20 APRIL 1951, Page 12

"The Martins' Nest." By Joan Morgan. (Westminster.) THERE are few

situations in the social complex more truly night- marish than that of the family clinging by the fingernails to the scrubbed battlements of lower middle-class respectability. It is only a small drop to the inchoate sea of humanity beneath, but a hellish one. Miss Morgan attempts a tragi-comic demonstration of such a family in such a predicament, living in a semi-basement in east Putney and forever on the very brink of their sorely won gentility and refinement. Mum is dominant, sustained by the bitter vehemence of her class-consciousness, intent only on pushing her children towards safer eminences. The father, a temporary clerk in a Government department, is obedient, timid, negative. The daughter is secretary to a barrister who takes an unprofessional interest in her. The elder son, wishing only to be happy as a mechanic, has been harried by Mum into trying for a scholarship to the " Varsity," The younger son, a sensitive boy, is being driven towards a nervous breakdown.

# EXTRACTED RECORDS
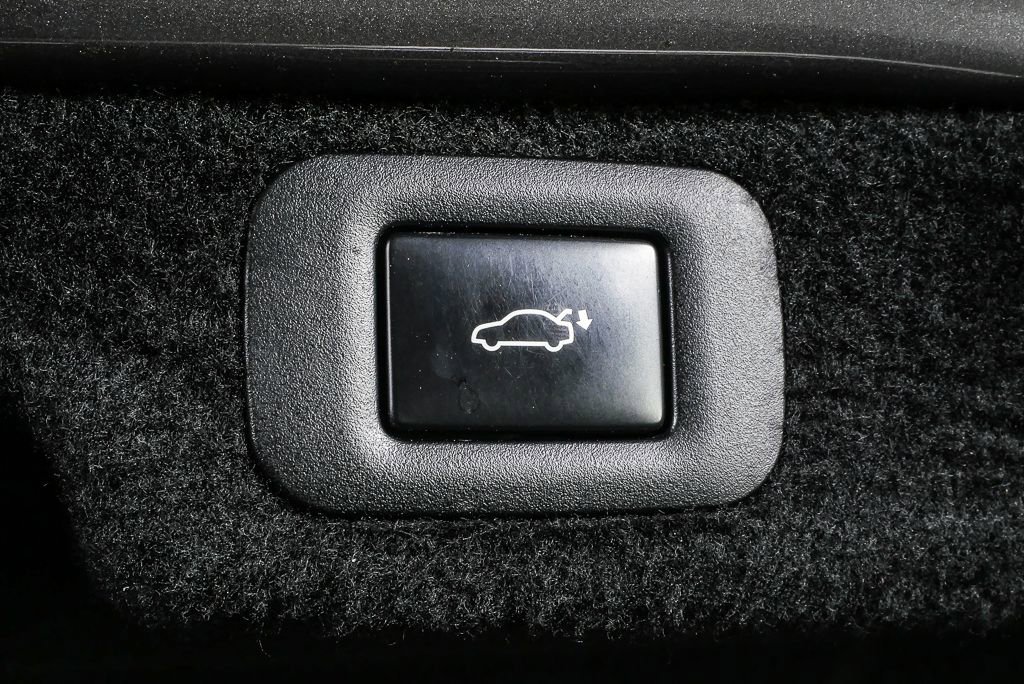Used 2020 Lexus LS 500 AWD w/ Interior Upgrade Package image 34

==

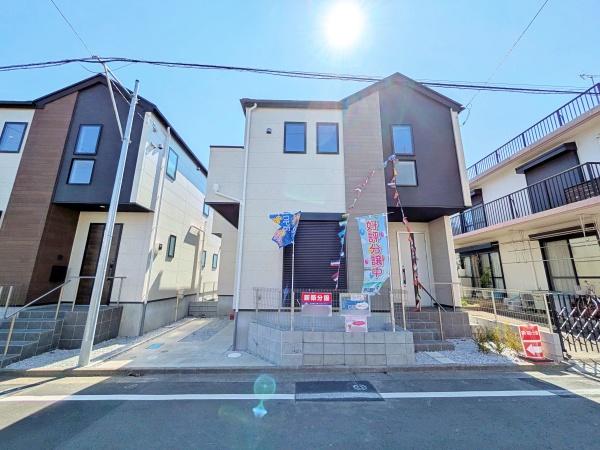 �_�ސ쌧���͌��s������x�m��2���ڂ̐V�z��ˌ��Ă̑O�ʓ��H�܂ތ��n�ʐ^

# YOUR ASSIGNMENT
Please write the next part of the review of "The Martins' Nest," picking up after its last sentence.

# RESPONSE TO THIS TASK
Miss Morgan, then, lays it on thickly enough. But in the hope of some extraordinary illumination, some stroke of insight which might at once lift the play above shallow laughter and cheap pathos, one would accept the unreal realism of stereotyped characters and situations. Unfortunately, Miss Morgan goes the whole hog. Father loses his job ; the elder son innocently involves himself with criminals ; the daughter discovers (incredibly slowly) that her barrister is a cad ; the younger son almost loses his reason. Down comes Mum's proud edifice of illusions. And then—Father gets a job at Upminster ; the elder son is merely bound over ; the daughter discovers true love in the person of the honest garage-hand who lodges with the family ; with rest the younger son will recover.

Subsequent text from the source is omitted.